Exact copy, no pictures: take the lines of the listing below from the first through the one containing "Portrait of the Common Frog, Canvas Print".
*** DATA RECORDS Section Begins ***
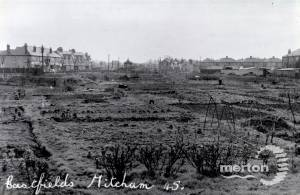 Allotments in the Eastfields area of Mitcham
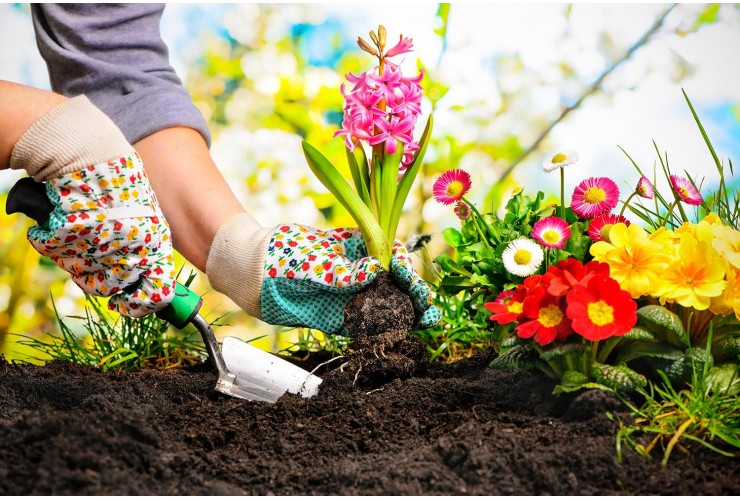 3tnbGXhZM6zgBSHv33enjRrXnRxm1Wwn-gardening-740x500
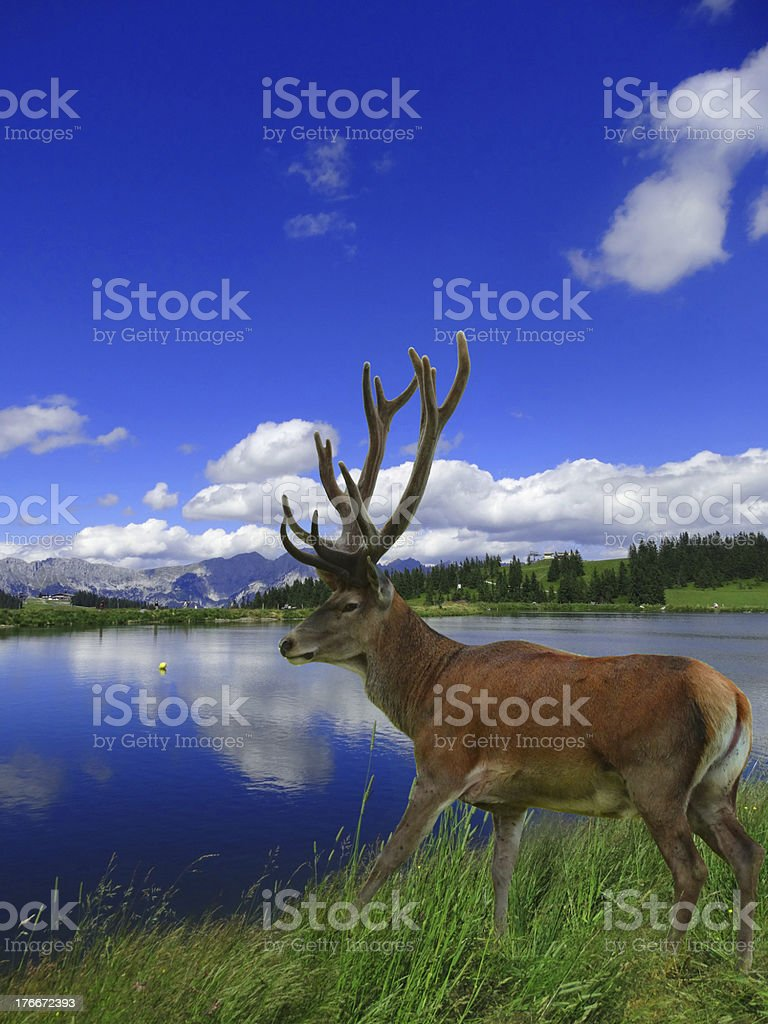 Deer in the Highlands royalty-free stock photo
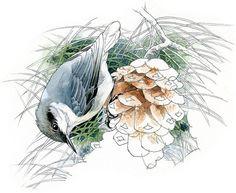 Pygmy Nuthatch bird art wildlife art nature by RobManciniImages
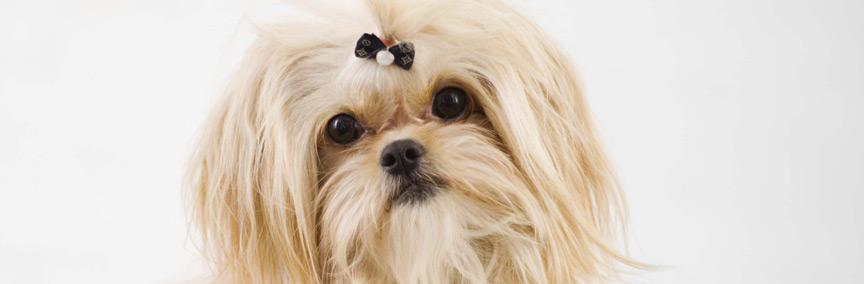 דוגשיק מספרת כלבים ניידת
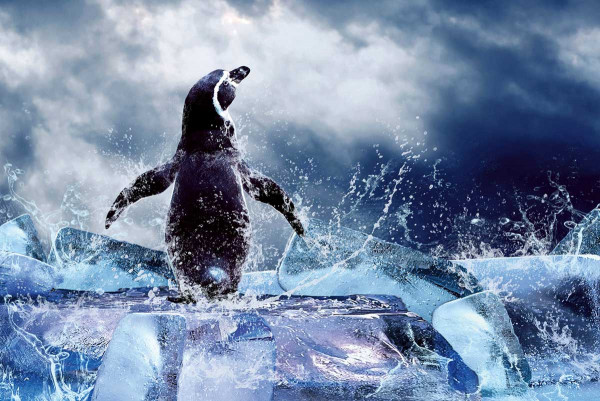 Vliestapete Pinguin 375x250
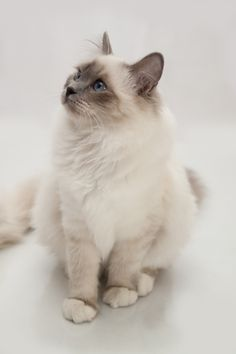 Birman cats are so beautiful and friendly, with a sweet meow...they all have four white feet.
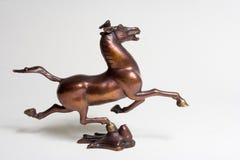 galloping топтать летая ласточки лошади Стоковое Фото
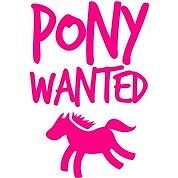 WANTED! Been there done that QUIET PONY payment plan Kurri Kurri Cessnock Area Preview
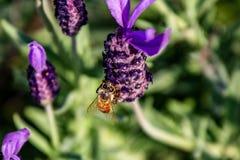 Una abeja visita una macro 2 de la flor del romero Fotos de archivo libres de regalías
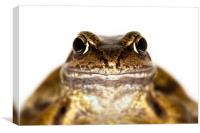 Portrait of the Common Frog, Canvas Print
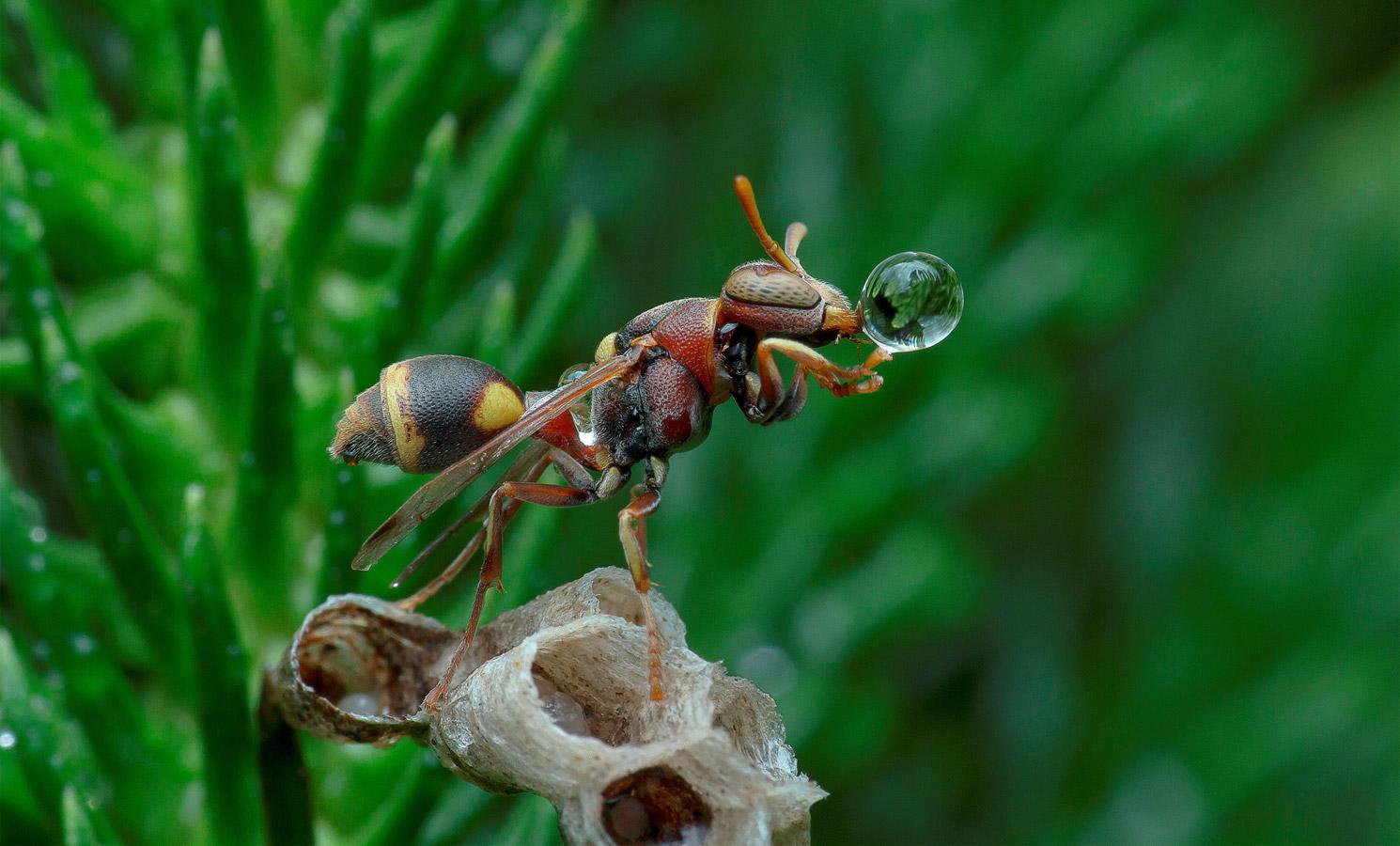 Оса, надувающая водный пузырь, © Лим Чу Хоу / Lim Choo How, Малайзия, 1 место в номинации «Макро», Фотоконкурс 35AWARDS — 100 Best Photos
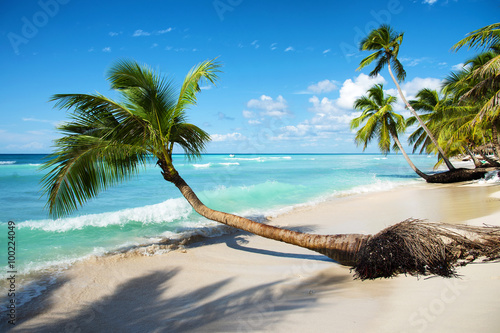 Foto op Canvas Tropical strand caribbean tropical sea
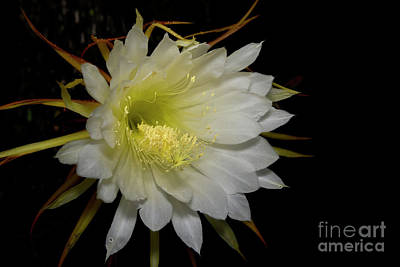 Photograph - Night Blooming Cereus by Olga Hamilton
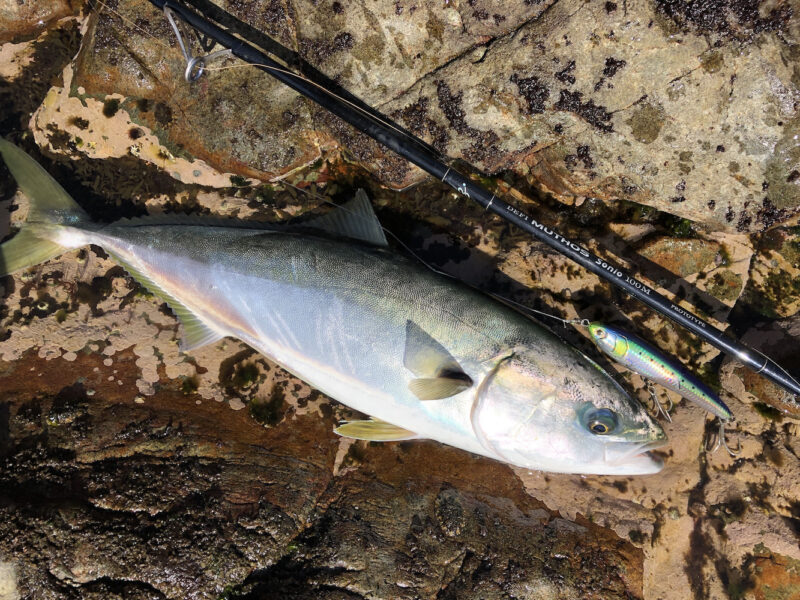 ミュートス ソニオにラピードで釣ったハマチ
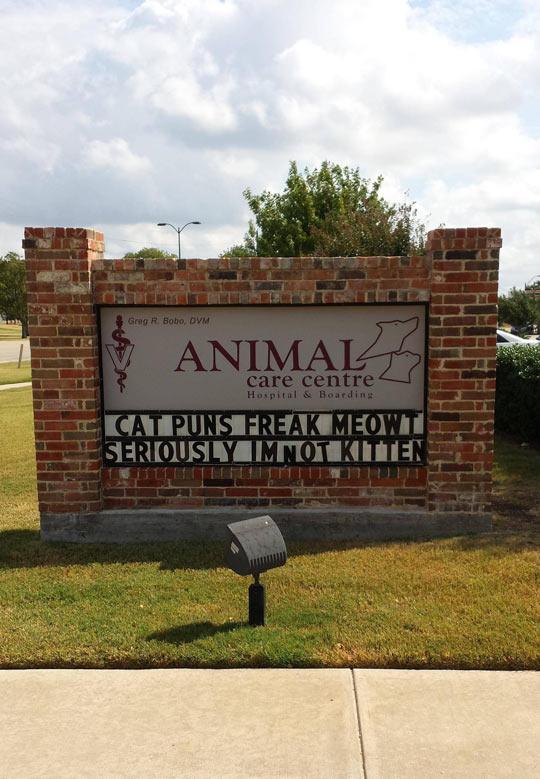 Local Animal Hospital Puns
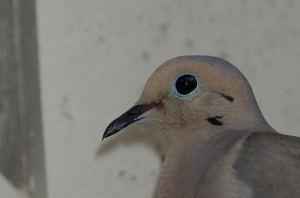 Mourning Dove BR3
*** DATA RECORDS Section Ends ***
EXERCISE RESULT>
 Allotments in the Eastfields area of Mitcham
 3tnbGXhZM6zgBSHv33enjRrXnRxm1Wwn-gardening-740x500
 Deer in the Highlands royalty-free stock photo
 Pygmy Nuthatch bird art wildlife art nature by RobManciniImages
 דוגשיק מספרת כלבים ניידת
 Vliestapete Pinguin 375x250
 Birman cats are so beautiful and friendly, with a sweet meow...they all have four white feet.
 galloping топтать летая ласточки лошади Стоковое Фото
 WANTED! Been there done that QUIET PONY payment plan Kurri Kurri Cessnock Area Preview
 Una abeja visita una macro 2 de la flor del romero Fotos de archivo libres de regalías
 Portrait of the Common Frog, Canvas Print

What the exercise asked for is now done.